A multidisciplinary Delphi panel, convened by Neurocrine Biosciences, has released what’s being called the first-ever expert consensus recommendations for screening, diagnosing, and treating tardive dyskinesia (TD) specifically in long-term care settings. The findings were presented at the Society for Post-Acute and Long-Term Care Medicine’s PALTC26 Annual Conference in Anaheim, California.
Tardive dyskinesia is an involuntary movement disorder caused primarily by long-term use of dopamine receptor blocking agents — the same class of drugs that includes many antipsychotics commonly prescribed in nursing homes. Residents are at heightened risk because of prolonged exposure to these medications, advanced age, polypharmacy, and complex health conditions. And the disorder is notoriously hard to catch: residents who are non-ambulatory, cognitively impaired, or unable to communicate symptoms can go undiagnosed for years.
“To date, there has been limited practical guidance tailored specifically to the screening, diagnosis and treatment of tardive dyskinesia in the long-term care setting,” said Dr. Sanjay Keswani, chief medical officer at Neurocrine Biosciences.
What the guidelines recommend
The panel’s recommendations center on a few core practices. First, facilities should use the Abnormal Involuntary Movement Scale (AIMS) as a standardized screening tool. Second, residents on dopamine receptor blocking agents should be screened quarterly — not just when symptoms emerge.

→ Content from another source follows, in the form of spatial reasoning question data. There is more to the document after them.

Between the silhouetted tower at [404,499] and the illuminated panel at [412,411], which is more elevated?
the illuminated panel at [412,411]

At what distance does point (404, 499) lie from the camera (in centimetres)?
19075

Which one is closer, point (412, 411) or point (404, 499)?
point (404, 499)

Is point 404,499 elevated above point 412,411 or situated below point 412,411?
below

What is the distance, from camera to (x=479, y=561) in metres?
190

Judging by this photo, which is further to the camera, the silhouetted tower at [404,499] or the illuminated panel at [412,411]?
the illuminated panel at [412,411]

Third, clinicians should regularly gather feedback on a resident’s well-being from family members, caregivers, and the broader care team, not just from the resident alone.
On the treatment side, the panel agreed that TD in long-term care settings should be treated with a vesicular monoamine transporter 2 (VMAT2) inhibitor. When selecting a specific therapy, they flagged several factors that matter most in this setting: formulation options for residents with swallowing difficulties, simplified dosing with no required titration, and careful attention to polypharmacy and drug interactions.
The recommendations come as the industry is already grappling with pressure over antipsychotic use in nursing homes. Regulators have been scrutinizing antipsychotic prescribing practices for years, and facilities that use these medications inappropriately risk survey deficiencies and public reporting penalties.
Clinical data backs the approach
The panel’s consensus was reinforced by new data from the KINECT-PRO study, which looked specifically at adults 65 and older treated with valbenazine — one of the VMAT2 inhibitors under review. Patients in that group showed meaningful improvements in TD symptoms, quality of life, and functional impairment at week 24. Patient-reported outcomes also showed reduced emotional and social burden.
For nursing home medical directors and directors of nursing, the practical takeaway is straightforward: quarterly AIMS screenings for any resident on dopamine blockers, a consistent team-based review process, and a clear treatment pathway once TD is identified. The panel’s guidance gives facilities a defensible, evidence-based framework that didn’t exist before.